The faithful generally make an offering, called a stipend, to the priest in order to apply the Mass to a specific intention (in our parishes these go directly to the parish and are not used to help the priests financially). We pay our priests a living wage and this is included in their salary. When a Mass cannot be celebrated in the place it was requested, the excess intentions are passed on to other priests, parishes or the local bishop. They must assure that all Mass requests are fulfilled within the space of one year. The Church normally allows only one intention with stipend united to each Mass.

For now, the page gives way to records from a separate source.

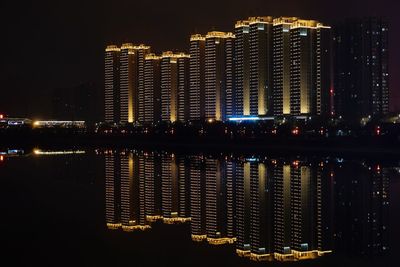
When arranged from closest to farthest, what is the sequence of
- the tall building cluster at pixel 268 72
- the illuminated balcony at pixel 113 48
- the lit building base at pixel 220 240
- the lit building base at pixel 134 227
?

In order to grasp the issues involved, it may help to realize what happens when a priest accepts a stipend to have a Mass said for a specific person or intention. The person who has offered the stipend has not "bought a Mass," a thing which is patently impossible. What has happened is that the priest has committed himself to celebrate a Mass according to the intentions of the person making the offering. This intention is most often to recommend the soul of a deceased person but may also be for the personal intentions of the living. In some cases the commitment is to ensure that the Mass is celebrated within a year, but frequently also involves other conditions such as a specific time or place for the Mass, especially to coincide with an anniversary of death or when the person requesting the Mass has great interest in personally participating in the celebration. Once he has accepted the commitment the priest is bound in justice to fulfill it and may not normally accept or substitute other intentions for the same Mass.

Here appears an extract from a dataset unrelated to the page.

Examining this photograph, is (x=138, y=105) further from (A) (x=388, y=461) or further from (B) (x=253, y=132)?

The priest's intention is essentially a spiritual and internal act through which he commends the intention to God in a particular way. He does not necessarily have to know the person for whom he is offering up the Mass. And in some cases — for example, if unaware of the customs of the church where he is celebrating — it is enough for him to know that an intention was requested and he celebrates the Mass according to the intention of the donor. This aspect should throw light on the rather dicey subject of the public proclamation of the intentions. Because the intention is essentially a spiritual act, its publication neither adds nor subtracts from its efficacy. Indeed, publicly announcing the intention is done for the comfort of the living and not for the benefit of the dead. Provided this is understood, there is usually no difficulty in making some form of announcement. But there are few official rules regarding this aspect.

Some parishes are content with posting a notice on a bulletin board or on its weekly bulletin. Others prefer to announce the intention before Mass begins; others immediately after the greeting. Still others insert the name during the general intercessions. Any one of these solutions is possible. Sometimes, mishaps can occur, such as when a priest forgets to read out a name or cannot find it. In this case it is enough that he celebrated according to the intention of the donor.

                I hope this helps clarify some of the rationale for what we are doing in the cluster and how we can proceed with the subject of mass intentions going forward.